● Dataset content:
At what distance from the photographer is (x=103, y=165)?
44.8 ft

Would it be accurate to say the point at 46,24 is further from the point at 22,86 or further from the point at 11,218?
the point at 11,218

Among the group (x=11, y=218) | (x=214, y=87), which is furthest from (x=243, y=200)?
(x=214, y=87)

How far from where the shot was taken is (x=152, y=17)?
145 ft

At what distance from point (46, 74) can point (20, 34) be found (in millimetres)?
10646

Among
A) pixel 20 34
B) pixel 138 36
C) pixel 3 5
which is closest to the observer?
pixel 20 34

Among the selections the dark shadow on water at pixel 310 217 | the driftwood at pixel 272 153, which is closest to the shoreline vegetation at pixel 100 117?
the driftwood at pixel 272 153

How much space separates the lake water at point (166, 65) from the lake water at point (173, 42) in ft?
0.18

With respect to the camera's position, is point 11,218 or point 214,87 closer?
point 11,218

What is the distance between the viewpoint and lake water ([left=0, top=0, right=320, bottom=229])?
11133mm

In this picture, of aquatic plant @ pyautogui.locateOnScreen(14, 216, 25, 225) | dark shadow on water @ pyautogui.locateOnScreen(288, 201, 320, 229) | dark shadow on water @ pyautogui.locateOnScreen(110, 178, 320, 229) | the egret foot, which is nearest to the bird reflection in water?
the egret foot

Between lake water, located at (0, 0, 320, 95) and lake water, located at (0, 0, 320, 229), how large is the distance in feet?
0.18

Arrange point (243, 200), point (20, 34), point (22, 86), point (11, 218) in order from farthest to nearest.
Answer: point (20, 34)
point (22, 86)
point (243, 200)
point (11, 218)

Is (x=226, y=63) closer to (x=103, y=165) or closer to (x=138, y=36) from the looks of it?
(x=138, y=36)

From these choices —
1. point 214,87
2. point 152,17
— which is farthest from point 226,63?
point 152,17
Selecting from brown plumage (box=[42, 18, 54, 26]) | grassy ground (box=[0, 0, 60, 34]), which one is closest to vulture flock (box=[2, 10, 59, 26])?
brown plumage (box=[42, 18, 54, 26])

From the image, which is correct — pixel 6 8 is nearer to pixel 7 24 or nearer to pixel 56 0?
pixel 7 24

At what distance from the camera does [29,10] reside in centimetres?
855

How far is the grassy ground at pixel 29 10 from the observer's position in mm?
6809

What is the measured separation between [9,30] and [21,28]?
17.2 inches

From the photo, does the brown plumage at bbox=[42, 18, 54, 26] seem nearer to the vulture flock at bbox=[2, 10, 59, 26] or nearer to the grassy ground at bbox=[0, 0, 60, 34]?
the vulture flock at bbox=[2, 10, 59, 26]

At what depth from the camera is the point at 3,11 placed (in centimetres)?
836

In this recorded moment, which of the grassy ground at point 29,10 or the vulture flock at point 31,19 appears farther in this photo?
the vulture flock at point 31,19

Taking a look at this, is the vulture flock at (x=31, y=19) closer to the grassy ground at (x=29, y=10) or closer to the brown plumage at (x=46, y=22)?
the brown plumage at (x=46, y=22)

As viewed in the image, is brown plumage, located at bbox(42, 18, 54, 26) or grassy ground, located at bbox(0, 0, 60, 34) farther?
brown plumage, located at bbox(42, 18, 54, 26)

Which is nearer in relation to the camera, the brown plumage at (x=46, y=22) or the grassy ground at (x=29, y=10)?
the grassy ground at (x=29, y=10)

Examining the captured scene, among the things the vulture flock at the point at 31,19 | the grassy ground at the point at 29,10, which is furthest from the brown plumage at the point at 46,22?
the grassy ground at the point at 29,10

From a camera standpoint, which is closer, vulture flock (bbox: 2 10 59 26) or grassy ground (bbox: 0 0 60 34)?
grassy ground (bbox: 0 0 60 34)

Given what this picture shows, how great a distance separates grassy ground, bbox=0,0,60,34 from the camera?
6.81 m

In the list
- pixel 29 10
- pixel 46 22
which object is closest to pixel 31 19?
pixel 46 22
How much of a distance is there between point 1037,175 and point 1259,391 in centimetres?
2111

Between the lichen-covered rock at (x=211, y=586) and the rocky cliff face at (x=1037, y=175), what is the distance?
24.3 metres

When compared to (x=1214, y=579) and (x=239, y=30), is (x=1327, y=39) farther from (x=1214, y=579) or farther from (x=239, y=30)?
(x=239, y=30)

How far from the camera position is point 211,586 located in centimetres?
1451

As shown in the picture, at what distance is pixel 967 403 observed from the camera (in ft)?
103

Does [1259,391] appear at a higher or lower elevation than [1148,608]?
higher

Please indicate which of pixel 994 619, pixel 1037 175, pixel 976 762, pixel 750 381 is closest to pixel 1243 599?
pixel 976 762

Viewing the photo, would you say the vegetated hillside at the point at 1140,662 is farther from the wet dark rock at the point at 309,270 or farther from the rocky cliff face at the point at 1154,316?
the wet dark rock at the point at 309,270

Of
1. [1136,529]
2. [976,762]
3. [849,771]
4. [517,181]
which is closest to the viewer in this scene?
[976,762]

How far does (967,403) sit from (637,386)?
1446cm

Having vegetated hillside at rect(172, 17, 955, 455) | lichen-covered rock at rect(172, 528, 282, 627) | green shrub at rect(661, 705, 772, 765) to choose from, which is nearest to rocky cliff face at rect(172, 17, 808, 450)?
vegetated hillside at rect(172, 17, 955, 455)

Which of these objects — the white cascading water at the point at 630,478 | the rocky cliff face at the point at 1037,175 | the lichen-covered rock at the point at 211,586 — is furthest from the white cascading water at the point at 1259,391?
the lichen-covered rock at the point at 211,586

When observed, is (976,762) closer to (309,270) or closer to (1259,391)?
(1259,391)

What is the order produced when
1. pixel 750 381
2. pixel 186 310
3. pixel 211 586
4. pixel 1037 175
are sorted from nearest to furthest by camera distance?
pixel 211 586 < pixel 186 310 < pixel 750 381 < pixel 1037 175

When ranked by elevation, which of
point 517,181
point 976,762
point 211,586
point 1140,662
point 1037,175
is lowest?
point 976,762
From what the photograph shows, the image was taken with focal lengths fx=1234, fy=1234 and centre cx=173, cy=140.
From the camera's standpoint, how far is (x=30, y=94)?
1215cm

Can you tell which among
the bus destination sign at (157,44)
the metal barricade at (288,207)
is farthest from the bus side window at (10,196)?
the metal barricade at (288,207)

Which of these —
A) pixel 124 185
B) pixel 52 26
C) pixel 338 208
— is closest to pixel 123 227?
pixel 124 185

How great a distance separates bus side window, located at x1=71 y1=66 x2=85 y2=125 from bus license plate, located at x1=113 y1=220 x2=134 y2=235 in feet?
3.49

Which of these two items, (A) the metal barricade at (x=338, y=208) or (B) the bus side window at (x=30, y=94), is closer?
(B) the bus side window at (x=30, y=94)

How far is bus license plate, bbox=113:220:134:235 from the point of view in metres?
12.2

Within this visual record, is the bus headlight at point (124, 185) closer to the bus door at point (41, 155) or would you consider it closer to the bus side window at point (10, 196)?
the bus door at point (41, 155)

● Exercise: Change every "lake water" in the entries to "pond water" and write the entries out again, leaving everything else untouched.

● Exercise output:
At what distance from the photographer is (x=103, y=165)?
44.8 ft

Would it be accurate to say the point at 46,24 is further from the point at 22,86 or further from the point at 11,218?
the point at 11,218

Among the group (x=11, y=218) | (x=214, y=87), which is furthest from (x=243, y=200)?
(x=214, y=87)

How far from where the shot was taken is (x=152, y=17)?
145 ft

At what distance from point (46, 74) can point (20, 34) be found (in millimetres)?
10646

Among
A) pixel 20 34
B) pixel 138 36
C) pixel 3 5
which is closest to the observer?
pixel 20 34

Among the selections the dark shadow on water at pixel 310 217 | the driftwood at pixel 272 153, which is closest to the shoreline vegetation at pixel 100 117?
the driftwood at pixel 272 153

How much space separates the pond water at point (166, 65) from the pond water at point (173, 42) in ft?
0.18

With respect to the camera's position, is point 11,218 or point 214,87 closer?
point 11,218

What is the distance between the viewpoint and pond water ([left=0, top=0, right=320, bottom=229])?
11133mm

In this picture, of aquatic plant @ pyautogui.locateOnScreen(14, 216, 25, 225) | dark shadow on water @ pyautogui.locateOnScreen(288, 201, 320, 229) | dark shadow on water @ pyautogui.locateOnScreen(110, 178, 320, 229) | the egret foot, which is nearest to the bird reflection in water?
the egret foot

Between pond water, located at (0, 0, 320, 95) and pond water, located at (0, 0, 320, 229), how large is the distance in feet?
0.18

Arrange point (243, 200), point (20, 34), point (22, 86), point (11, 218) in order from farthest to nearest.
Answer: point (20, 34)
point (22, 86)
point (243, 200)
point (11, 218)

Is (x=226, y=63) closer to (x=103, y=165) or closer to (x=138, y=36) from the looks of it?
(x=138, y=36)

From these choices —
1. point 214,87
2. point 152,17
— which is farthest from point 226,63?
point 152,17
Selecting from brown plumage (box=[42, 18, 54, 26]) | grassy ground (box=[0, 0, 60, 34]), which one is closest to vulture flock (box=[2, 10, 59, 26])?
brown plumage (box=[42, 18, 54, 26])

From the image, which is correct — pixel 6 8 is nearer to pixel 7 24 or nearer to pixel 56 0?
pixel 7 24

At what distance from the camera does [29,10] reside in centimetres?
855

How far is the grassy ground at pixel 29 10 from the observer's position in mm?
6809

What is the measured separation between [9,30] and [21,28]?
17.2 inches

From the photo, does the brown plumage at bbox=[42, 18, 54, 26] seem nearer to the vulture flock at bbox=[2, 10, 59, 26] or nearer to the grassy ground at bbox=[0, 0, 60, 34]?
the vulture flock at bbox=[2, 10, 59, 26]

At what depth from the camera is the point at 3,11 placed (in centimetres)?
836

In this recorded moment, which of the grassy ground at point 29,10 or the vulture flock at point 31,19 appears farther in this photo?
the vulture flock at point 31,19

Taking a look at this, is the vulture flock at (x=31, y=19) closer to the grassy ground at (x=29, y=10) or closer to the brown plumage at (x=46, y=22)?
the brown plumage at (x=46, y=22)

As viewed in the image, is brown plumage, located at bbox(42, 18, 54, 26) or grassy ground, located at bbox(0, 0, 60, 34) farther?
brown plumage, located at bbox(42, 18, 54, 26)

Which is nearer in relation to the camera, the brown plumage at (x=46, y=22) or the grassy ground at (x=29, y=10)?
the grassy ground at (x=29, y=10)

Examining the captured scene, among the things the vulture flock at the point at 31,19 | the grassy ground at the point at 29,10, which is furthest from the brown plumage at the point at 46,22?
the grassy ground at the point at 29,10

From a camera standpoint, which is closer, vulture flock (bbox: 2 10 59 26) or grassy ground (bbox: 0 0 60 34)?
grassy ground (bbox: 0 0 60 34)

Given what this picture shows, how great a distance separates grassy ground, bbox=0,0,60,34 from the camera?
6.81 m

In the list
- pixel 29 10
- pixel 46 22
which object is closest to pixel 31 19?
pixel 46 22
How much of a distance is there between point 1037,175 and point 1259,391 in centimetres?
2111

Between the lichen-covered rock at (x=211, y=586) and the rocky cliff face at (x=1037, y=175), what is the distance?
24.3 metres

When compared to (x=1214, y=579) and (x=239, y=30), is (x=1327, y=39) farther from (x=1214, y=579) or farther from (x=239, y=30)?
(x=239, y=30)

How far from the camera position is point 211,586 located in centimetres?
1451

As shown in the picture, at what distance is pixel 967 403 observed from the camera (in ft)?
103

Does [1259,391] appear at a higher or lower elevation than [1148,608]?
higher

Please indicate which of pixel 994 619, pixel 1037 175, pixel 976 762, pixel 750 381 is closest to pixel 1243 599?
pixel 976 762

Viewing the photo, would you say the vegetated hillside at the point at 1140,662 is farther from the wet dark rock at the point at 309,270 or farther from the rocky cliff face at the point at 1154,316?
the wet dark rock at the point at 309,270

Of
1. [1136,529]
2. [976,762]
3. [849,771]
4. [517,181]
which is closest to the viewer in this scene?
[976,762]

How far does (967,403) sit from (637,386)?
1446cm

Having vegetated hillside at rect(172, 17, 955, 455) | lichen-covered rock at rect(172, 528, 282, 627) | green shrub at rect(661, 705, 772, 765) to choose from, which is nearest to rocky cliff face at rect(172, 17, 808, 450)?
vegetated hillside at rect(172, 17, 955, 455)

Which of these objects — the white cascading water at the point at 630,478 | the rocky cliff face at the point at 1037,175 | the lichen-covered rock at the point at 211,586 — is furthest from the white cascading water at the point at 1259,391?
the lichen-covered rock at the point at 211,586

When observed, is (976,762) closer to (309,270) or closer to (1259,391)?
(1259,391)

What is the order produced when
1. pixel 750 381
2. pixel 186 310
3. pixel 211 586
4. pixel 1037 175
are sorted from nearest to furthest by camera distance?
pixel 211 586 < pixel 186 310 < pixel 750 381 < pixel 1037 175

When ranked by elevation, which of
point 517,181
point 976,762
point 211,586
point 1140,662
point 1037,175
is lowest?
point 976,762
From what the photograph shows, the image was taken with focal lengths fx=1234, fy=1234 and centre cx=173, cy=140.
From the camera's standpoint, how far is (x=30, y=94)?
1215cm

Can you tell which among
the bus destination sign at (157,44)
the metal barricade at (288,207)
is farthest from the bus side window at (10,196)?
the metal barricade at (288,207)

Which of these —
A) pixel 124 185
B) pixel 52 26
C) pixel 338 208
— is closest to pixel 123 227?
pixel 124 185

How great a distance separates bus side window, located at x1=71 y1=66 x2=85 y2=125 from bus license plate, located at x1=113 y1=220 x2=134 y2=235 in feet?
3.49

Which of these two items, (A) the metal barricade at (x=338, y=208) or (B) the bus side window at (x=30, y=94), is closer?
(B) the bus side window at (x=30, y=94)

How far is bus license plate, bbox=113:220:134:235 from the point of view in metres?
12.2

Within this visual record, is the bus headlight at point (124, 185) closer to the bus door at point (41, 155) or would you consider it closer to the bus side window at point (10, 196)?
the bus door at point (41, 155)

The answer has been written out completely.